> **WHAT YOU WILL DO**
Output the full listing word for word.

> **STORED DATA**
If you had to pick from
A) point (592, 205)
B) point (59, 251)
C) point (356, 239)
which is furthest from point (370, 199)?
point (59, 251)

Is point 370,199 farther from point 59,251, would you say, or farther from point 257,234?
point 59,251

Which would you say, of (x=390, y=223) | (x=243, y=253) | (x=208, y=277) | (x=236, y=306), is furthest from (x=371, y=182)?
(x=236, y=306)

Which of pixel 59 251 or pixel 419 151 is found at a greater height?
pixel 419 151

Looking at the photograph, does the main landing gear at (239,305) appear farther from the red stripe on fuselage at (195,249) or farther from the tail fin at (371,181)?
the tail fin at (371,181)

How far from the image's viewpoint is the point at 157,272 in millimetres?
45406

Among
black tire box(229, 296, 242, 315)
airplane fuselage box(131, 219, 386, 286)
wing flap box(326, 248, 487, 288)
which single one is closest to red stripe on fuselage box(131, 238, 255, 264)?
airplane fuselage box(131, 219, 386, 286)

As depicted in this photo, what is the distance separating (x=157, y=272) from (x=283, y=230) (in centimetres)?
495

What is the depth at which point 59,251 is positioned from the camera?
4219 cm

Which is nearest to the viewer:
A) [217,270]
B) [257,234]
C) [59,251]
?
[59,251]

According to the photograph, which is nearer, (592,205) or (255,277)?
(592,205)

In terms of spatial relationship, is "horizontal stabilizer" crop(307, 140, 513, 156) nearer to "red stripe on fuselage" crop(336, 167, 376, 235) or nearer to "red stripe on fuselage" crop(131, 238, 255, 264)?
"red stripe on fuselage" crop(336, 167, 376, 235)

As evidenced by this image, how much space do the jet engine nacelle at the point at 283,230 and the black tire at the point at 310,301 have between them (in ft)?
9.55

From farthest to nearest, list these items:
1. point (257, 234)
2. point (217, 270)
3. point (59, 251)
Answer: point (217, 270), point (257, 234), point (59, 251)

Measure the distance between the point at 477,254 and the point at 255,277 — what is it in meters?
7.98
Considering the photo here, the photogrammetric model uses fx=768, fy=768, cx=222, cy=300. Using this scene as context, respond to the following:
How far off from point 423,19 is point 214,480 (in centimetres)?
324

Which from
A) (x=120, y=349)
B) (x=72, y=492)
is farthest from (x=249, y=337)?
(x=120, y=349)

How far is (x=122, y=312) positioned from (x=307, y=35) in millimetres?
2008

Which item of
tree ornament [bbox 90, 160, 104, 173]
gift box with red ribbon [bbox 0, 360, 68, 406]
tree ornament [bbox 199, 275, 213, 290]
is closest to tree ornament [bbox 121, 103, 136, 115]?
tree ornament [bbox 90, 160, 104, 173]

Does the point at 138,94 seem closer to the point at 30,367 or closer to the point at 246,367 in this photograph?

> **RESULT BELOW**
If you had to pick from
A) point (592, 205)
B) point (59, 251)
C) point (356, 239)
which is furthest from point (370, 199)?
point (59, 251)

Is point 370,199 farther from point 59,251, would you say, or farther from point 257,234?
point 59,251

Which would you say, of (x=390, y=223) | (x=243, y=253) | (x=208, y=277) | (x=236, y=306), is furthest from (x=371, y=182)?
(x=236, y=306)

Which of pixel 59 251 or pixel 419 151 is found at a greater height?
pixel 419 151

Looking at the photograph, does the main landing gear at (239,305) appear farther from the red stripe on fuselage at (195,249) or farther from the tail fin at (371,181)?
the tail fin at (371,181)

How far from the image's viewpoint is the point at 157,272 in millimetres?
45406

Among
black tire box(229, 296, 242, 315)
airplane fuselage box(131, 219, 386, 286)
wing flap box(326, 248, 487, 288)
which single one is closest to red stripe on fuselage box(131, 238, 255, 264)?
airplane fuselage box(131, 219, 386, 286)

As depicted in this photo, what is the distance separating (x=157, y=272) from (x=283, y=230) (in centimetres)?
495

What is the depth at which point 59,251 is positioned from the camera?
4219 cm

Which is nearest to the viewer:
A) [217,270]
B) [257,234]
C) [59,251]
?
[59,251]

According to the photograph, which is nearer, (592,205) or (255,277)?
(592,205)

In terms of spatial relationship, is "horizontal stabilizer" crop(307, 140, 513, 156) nearer to "red stripe on fuselage" crop(336, 167, 376, 235) or nearer to "red stripe on fuselage" crop(131, 238, 255, 264)?
"red stripe on fuselage" crop(336, 167, 376, 235)

As evidenced by this image, how much space do the jet engine nacelle at the point at 283,230 and the black tire at the point at 310,301 have between them (in ft)?
9.55

From farthest to nearest, list these items:
1. point (257, 234)
2. point (217, 270)
3. point (59, 251)
Answer: point (217, 270), point (257, 234), point (59, 251)

Measure the distance between the point at 477,254 and the point at 255,277 — what is it in meters?
7.98
Considering the photo here, the photogrammetric model uses fx=768, fy=768, cx=222, cy=300. Using this scene as context, respond to the following:
How far off from point 423,19 is point 214,480 (in centimetres)?
324

Which from
A) (x=120, y=349)
B) (x=72, y=492)
is farthest from (x=249, y=337)?
(x=120, y=349)

How far is (x=122, y=312) positioned from (x=307, y=35) in millimetres?
2008

Which item of
tree ornament [bbox 90, 160, 104, 173]
gift box with red ribbon [bbox 0, 360, 68, 406]
tree ornament [bbox 199, 275, 213, 290]
is closest to tree ornament [bbox 121, 103, 136, 115]?
tree ornament [bbox 90, 160, 104, 173]

Does the point at 138,94 seem closer to the point at 30,367 or closer to the point at 246,367 in this photograph?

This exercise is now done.